— WHAT IS NEEDED —
What is the count of lines below that include "site"? Reply with nothing else.

[Saved data entries]
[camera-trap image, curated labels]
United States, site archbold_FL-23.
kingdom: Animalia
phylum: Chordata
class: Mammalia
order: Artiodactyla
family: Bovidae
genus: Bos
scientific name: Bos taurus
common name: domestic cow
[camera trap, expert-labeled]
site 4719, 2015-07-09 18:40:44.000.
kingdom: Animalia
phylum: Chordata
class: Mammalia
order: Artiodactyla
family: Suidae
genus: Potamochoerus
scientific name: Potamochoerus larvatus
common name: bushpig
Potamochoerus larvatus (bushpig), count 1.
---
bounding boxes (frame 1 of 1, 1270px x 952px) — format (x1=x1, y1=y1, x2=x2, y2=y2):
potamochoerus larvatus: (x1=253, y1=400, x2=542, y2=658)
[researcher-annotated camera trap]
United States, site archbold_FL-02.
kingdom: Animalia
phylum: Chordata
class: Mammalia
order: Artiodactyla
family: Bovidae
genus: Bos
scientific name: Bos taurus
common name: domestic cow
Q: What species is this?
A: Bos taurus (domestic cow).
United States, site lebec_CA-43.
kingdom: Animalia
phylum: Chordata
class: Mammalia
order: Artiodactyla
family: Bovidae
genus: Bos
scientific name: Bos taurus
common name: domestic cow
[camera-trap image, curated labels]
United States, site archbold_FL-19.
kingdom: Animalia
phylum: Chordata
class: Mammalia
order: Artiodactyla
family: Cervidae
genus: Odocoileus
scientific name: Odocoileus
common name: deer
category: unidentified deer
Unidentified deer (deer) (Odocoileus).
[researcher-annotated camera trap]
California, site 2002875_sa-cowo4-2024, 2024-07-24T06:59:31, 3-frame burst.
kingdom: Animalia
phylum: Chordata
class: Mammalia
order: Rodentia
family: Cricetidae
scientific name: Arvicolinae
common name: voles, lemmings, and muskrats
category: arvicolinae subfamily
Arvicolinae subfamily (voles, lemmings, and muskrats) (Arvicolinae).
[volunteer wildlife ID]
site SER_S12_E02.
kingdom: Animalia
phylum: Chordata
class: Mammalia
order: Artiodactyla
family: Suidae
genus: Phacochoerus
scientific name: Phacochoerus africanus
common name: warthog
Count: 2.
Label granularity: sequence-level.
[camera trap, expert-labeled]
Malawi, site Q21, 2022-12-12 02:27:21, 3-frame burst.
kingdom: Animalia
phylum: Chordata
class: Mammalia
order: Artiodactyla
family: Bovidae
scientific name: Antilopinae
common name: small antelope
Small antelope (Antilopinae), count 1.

— ANSWER SECTION —
8